Pete Smyth
Pete Smyth

Reputation: 67

Finding longest alphabetical substring - understanding the concepts in Python

I am completing the Introduction to Computer Science and Programming Using Python Course and am stuck on Week 1: Python Basics - Problem Set 1 - Problem 3.

The problem asks:

Assume s is a string of lower case characters.

Write a program that prints the longest substring of s in which the letters occur in alphabetical order. For example, if s = 'azcbobobegghakl', then your program should print

Longest substring in alphabetical order is: beggh

In the case of ties, print the first substring. For example, if s = 'abcbcd', then your program should print*

Longest substring in alphabetical order is: abc

There are many posts on stack overflow where people are just chasing or giving the code as the answer. I am looking to understand the concept behind the code as I am new to programming and want gain a better understanding of the basics

I found the following code that seems to answer the question. I understand the basic concept of the for loop, I am having trouble understanding how to use them (for loops) to find alphabetical sequences in a string

Can someone please help me understand the concept of using the for loops in this way.

s = 'cyqfjhcclkbxpbojgkar'

lstring = s[0]
slen = 1

for i in range(len(s)):
    for j in range(i,len(s)-1):
            if s[j+1] >= s[j]:
                    if (j+1)-i+1 > slen:
                        lstring = s[i:(j+1)+1]
                        slen = (j+1)-i+1
            else:
                        break

print("Longest substring in alphabetical order is: " + lstring)

Upvotes: 0

Views: 2411

Answers (1)

Olivier Melançon
Olivier Melançon

Reputation: 22314

Let's go through your code step by step.

First we assume that the first character forms the longest sequence. What we will do is try improving this guess.

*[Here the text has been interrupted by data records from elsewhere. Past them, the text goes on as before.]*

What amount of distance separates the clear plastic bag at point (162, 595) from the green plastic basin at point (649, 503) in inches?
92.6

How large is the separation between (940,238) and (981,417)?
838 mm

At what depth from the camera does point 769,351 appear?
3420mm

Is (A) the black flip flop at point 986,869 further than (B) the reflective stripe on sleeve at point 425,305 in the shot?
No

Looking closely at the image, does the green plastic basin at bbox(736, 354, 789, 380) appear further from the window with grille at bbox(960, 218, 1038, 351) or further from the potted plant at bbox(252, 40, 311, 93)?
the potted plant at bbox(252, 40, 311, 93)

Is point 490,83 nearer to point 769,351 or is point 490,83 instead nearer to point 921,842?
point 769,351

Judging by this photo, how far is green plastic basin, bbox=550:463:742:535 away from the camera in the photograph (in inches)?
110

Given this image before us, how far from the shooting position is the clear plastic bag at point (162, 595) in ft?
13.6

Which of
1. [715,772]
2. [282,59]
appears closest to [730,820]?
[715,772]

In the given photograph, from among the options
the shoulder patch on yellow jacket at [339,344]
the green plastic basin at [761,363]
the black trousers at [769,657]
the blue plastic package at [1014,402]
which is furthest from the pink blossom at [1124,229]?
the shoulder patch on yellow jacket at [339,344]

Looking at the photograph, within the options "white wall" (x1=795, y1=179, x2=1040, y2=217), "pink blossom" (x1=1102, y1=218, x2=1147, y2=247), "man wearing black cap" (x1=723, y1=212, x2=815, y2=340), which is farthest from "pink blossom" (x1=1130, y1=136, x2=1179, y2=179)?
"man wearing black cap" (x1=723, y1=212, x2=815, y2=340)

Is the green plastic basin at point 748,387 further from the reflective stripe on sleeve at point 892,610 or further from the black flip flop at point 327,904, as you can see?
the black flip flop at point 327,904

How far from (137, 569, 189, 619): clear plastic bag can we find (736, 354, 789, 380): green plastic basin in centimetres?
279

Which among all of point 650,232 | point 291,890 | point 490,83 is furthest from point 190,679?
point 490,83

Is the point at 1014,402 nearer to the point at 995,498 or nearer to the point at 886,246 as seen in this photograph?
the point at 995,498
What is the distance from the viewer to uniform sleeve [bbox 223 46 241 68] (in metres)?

s = 'cyqfjhcclkbxpbojgkar'

lstring = s[0]
slen = 1

The first loop then picks some index i, it will be the start of a sequence. From there, we will check all existing sequences starting from i by looping over the possible end of a sequence with the nested loop.

for i in range(len(s)): # This loops over the whole string indices
    for j in range(i,len(s)-1): # This loops over indices following i

This nested loops will allow us to check every subsequence by picking every combination of i and j.

The first if statement intends to check if that sequence is still an increasing one. If it is not we break the inner loop as we are not interested in that sequence.

if s[j+1] >= s[j]:
    ...
else:
    break

We finally need to check if the current sequence we are looking at is better than our current guess by comparing its length to slen, which is our best guess.

if (j+1)-i+1 > slen:
    lstring = s[i:(j+1)+1]
    slen = (j+1)-i+1

Improvements

Note that this code is not optimal as it needlessly traverses your string multiple times. You could implement a more efficient approach that traverses the string only once to recover all increasing substrings and then uses max to pick the longuest one.

s = 'cyqfjhcclkbxpbojgkar'

substrings = []

start = 0
end = 1
while end < len(s):
    if s[end - 1] > s[end]:
        substrings.append(s[start:end])
        start = end + 1
        end = start + 1
    else:
        end += 1

lstring = max(substrings, key=len)

print("Longest substring in alphabetical order is: " + lstring)

The list substrings looks like this after the while-loop: ['cy', 'fj', 'ccl', 'bx', 'bo', 'gk']

From these, max(..., key=len) picks the longuest one.